Answer:
Explanation:
To find the value of y at the point where x=1, we can substitute x=1 into the equation:
x^2+xy+y^3=1
1+y+y^3=1
y+y^3=0
y(y^2+1)=0
y=0 or y=-1 or y=1
To find the value of y' at the point where x=1, we need to take the derivative of the equation with respect to x:
2x + y + xy' + 3y^2y' = 0
y' = -(2x+y)/(3y^2+x)
When x = 1, y' = -(2(1)+y)/(3y^2+1)
To find the value of y'' at the point where x=1, we need to take the derivative of the equation with respect to x again:
2 + y' + xy'' + 3(2y)(y') = 0
y'' = -(2+y')/(3(2y)+(x))
When x = 1, y'' = -(2+y')/(3(2y)+(1))
To find the value of y''' at the point where x=1, we need to take the derivative of the equation with respect to x one more time:
y'' + xy''' + 3(2y')(y') + 3y(3y)(y') = 0
y''' = -(y'' + 3(2y')(y') + 3y(3y)(y'))/(x)

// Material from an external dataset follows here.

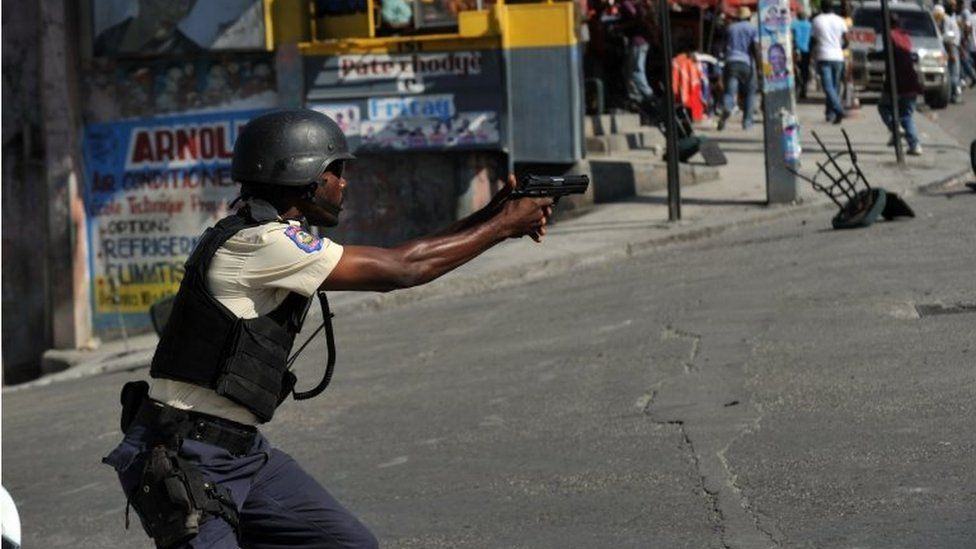 A Haitian policeman aims his gun during clashes with demonstrators in Port-au-Prince on 24 November, 2015.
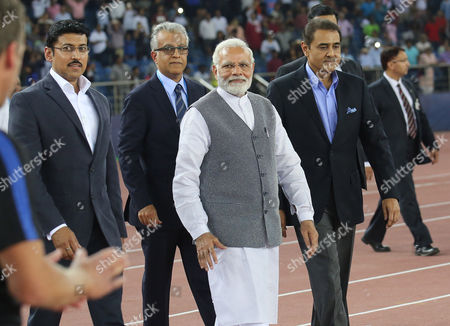 Indian Prime Minister Narendra Modi (front), Indian Sports minister Rajyavardhan Rathore(L), President of the All India Football Federation Praful Patel (R), Asian Football Confederation President Sheikh Salman Bin Ibrahim Al-Khalifa (back) arrive before the FIFA Under-17 World Cup 2017 group A soccer match between India and USA at the Jawaharlal Nehru Stadium in New Delhi, India, 06 October 2017.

When x = 1, y''' = -(y'' + 3(2y')(y') + 3y(3y)(y'))/(1)
It is important to note that to find the exact value of y, y', y'', y''' we need to find the value of y in the equation x^2+xy+y^3=1 and substitute it into the derivative equations, but without the equation solved we can't find the exact values.